No exhaustive examination of all Virginia cases on the subject has been undertaken. We have cited ten, in which the principle has been recognized and applied by this court, in addition to two learned text writers whose statements have been quite generally accepted as conclusive on the subjects treated. Opposed to this, we have the opinion of another learned writer who does not express a positive opinion to the contrary, but simply says: “It would seem, therefore, doubtful, where the executor is in the regular course of his administration, and is discharging his duties with fidelity, if he can be haled into court by every creditor, distributee, or legatee, when under the very statute law he may not within the year distribute the estate.”

It has been held by this court in a suit against an executor or administrator, by one or more creditors of the estate, that all debts due by the estate must be proven before the commissioner, to whom the case has been referred. Separate suits for the same object against the same executor or administrator, will not be permitted in any court. Stephenson v. Taverners, 9 Gratt. (50 Va.) 398; Kent’s Adm’r v.
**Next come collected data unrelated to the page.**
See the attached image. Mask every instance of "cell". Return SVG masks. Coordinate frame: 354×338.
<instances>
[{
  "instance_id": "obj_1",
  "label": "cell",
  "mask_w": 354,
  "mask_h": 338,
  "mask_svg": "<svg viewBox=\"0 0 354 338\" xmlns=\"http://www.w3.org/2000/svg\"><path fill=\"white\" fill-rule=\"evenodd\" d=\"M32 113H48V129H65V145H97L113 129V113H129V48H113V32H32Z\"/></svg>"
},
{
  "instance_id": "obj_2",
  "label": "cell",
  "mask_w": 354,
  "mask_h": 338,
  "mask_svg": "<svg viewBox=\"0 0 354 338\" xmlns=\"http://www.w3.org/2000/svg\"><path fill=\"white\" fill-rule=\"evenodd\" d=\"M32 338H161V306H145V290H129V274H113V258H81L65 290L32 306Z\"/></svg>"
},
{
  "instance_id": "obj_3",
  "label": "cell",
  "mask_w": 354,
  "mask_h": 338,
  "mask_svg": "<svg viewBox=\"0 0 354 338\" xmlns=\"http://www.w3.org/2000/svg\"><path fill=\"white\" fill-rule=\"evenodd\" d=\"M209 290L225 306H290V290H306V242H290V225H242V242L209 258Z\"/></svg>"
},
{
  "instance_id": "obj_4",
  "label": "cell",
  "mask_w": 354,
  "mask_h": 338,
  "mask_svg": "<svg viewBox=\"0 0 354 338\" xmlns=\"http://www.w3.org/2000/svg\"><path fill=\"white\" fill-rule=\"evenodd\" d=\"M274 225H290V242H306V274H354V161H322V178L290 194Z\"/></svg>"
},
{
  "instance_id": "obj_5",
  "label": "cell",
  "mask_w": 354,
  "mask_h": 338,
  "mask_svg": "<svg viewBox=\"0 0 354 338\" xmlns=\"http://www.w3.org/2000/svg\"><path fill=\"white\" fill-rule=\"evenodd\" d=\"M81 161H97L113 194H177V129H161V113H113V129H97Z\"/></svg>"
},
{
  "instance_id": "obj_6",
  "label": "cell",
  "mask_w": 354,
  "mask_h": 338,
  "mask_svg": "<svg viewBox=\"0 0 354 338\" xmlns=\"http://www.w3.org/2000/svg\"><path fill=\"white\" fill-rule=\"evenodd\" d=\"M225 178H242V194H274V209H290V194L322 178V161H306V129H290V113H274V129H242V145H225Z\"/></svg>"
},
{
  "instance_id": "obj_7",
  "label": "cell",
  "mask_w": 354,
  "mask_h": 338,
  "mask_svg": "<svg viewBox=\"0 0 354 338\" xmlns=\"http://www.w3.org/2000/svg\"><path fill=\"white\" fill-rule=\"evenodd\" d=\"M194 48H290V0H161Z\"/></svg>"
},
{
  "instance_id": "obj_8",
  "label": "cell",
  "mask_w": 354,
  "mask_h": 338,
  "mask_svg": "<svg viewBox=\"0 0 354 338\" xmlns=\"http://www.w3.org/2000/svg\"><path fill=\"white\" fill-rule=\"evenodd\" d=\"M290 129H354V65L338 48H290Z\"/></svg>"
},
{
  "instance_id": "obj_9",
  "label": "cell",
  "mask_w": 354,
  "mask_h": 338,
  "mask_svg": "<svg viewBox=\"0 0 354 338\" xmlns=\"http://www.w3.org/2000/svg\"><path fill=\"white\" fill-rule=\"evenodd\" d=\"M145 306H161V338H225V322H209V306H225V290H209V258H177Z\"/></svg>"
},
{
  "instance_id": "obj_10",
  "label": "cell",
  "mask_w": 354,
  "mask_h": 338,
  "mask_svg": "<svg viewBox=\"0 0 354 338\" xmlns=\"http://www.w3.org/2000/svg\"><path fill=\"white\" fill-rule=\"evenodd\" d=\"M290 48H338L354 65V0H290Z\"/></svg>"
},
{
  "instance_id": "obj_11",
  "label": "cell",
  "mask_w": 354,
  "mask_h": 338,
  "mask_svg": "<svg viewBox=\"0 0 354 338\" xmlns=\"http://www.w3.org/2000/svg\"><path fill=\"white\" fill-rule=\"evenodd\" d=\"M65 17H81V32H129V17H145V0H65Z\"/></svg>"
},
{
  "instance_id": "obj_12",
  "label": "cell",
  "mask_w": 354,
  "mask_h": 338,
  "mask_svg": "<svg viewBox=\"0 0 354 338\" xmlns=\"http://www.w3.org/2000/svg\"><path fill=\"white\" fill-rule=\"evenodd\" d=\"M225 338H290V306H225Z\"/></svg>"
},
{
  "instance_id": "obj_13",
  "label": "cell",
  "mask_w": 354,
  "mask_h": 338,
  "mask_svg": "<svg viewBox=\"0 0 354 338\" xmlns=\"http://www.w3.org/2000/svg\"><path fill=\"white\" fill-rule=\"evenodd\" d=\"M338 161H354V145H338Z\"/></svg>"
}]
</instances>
Cloyd’s Adm’r, 30 Gratt. (71 Va.) 555; Ewing’s Adm’r v. Ferguson’s Adm’r, 33 Gratt. (74 Va.) 548; Piedmont, etc., Life Ins. Co. v. Maury, 75 Va. 508; Saunders v. Griggs’ Adm’r, 81 Va. 506; Robinson v. Allen, 85 Va. 721, 8 S. E. 835; Beverly v. Rhodes, supra.

It seems settled that an executor or administrator cannot be harassed by every creditor, distributee or legatee, either before or after the time allowed by statute in which to settle the estate, but he, like any other active trustee heretofore could be compelled by a beneficiary of the trust for the benefit of such beneficiary and all others who are interested in the trust estate, to administer the trust under the supervision and direction of a court of equity.

The majority opinion seems to hold that if there are some independent equities alleged in the bill, then equity has jurisdiction.

The bill in this case alleges, as heretofore pointed out that the estate is insolvent; that there is other property, and specific property is mentioned which is owned by the estate that the administratrix has not had appraised or listed among the assets belonging to the estate; that the time permitted by statute for administratrix to have settled her estate has elapsed, and that she had failed or refused to settle. The demurrer admits these allegations. If these admissions do not constitute independent equities even under the doctrine announced in the majority opinion, I am at loss to understand the meaning of the term used.

In the last paragraph of the majority opinion, it is stated that, “* * * it plainly appears from the averments of the bill * * * that the probate court first acquired jurisdiction of the administration of the estate * * * and has been administering the same pursuant to the provisions of chapter 221 of the Code.” The bill, as I read it, alleges that an administratrix was appointed; that she gave bond; had the estate appraised, and filed a bill of sale. All of this was done in the clerk’s office. The commissioner of accounts before whom the statute requires fiduciary to settle the accounts has never done anything so far as it appears on this record. If the foregoing statement in the majority opinion remains, and thus becomes law, then the mere appointment of a personal representative by the clerk, without more, will deprive equity of jurisdiction of one class of active trust estates, except under extraordinary circumstances. These extraordinary circumstances or independent equities are not defined with any degree of accuracy. The result will be to create confusion and uncertainty, where heretofore there has been clarity and certainty.

It was suggested in argument, without any foundation for it in the record, that this was a frivolous or spite suit. This may be true, but that cannot be established by demurrer, which admits the allegations of the bill to be true.

For the reasons stated, I think the decree sustaining the demurrer should be overruled, and the case reversed.

Eggleston, J., concurs iñ this dissent.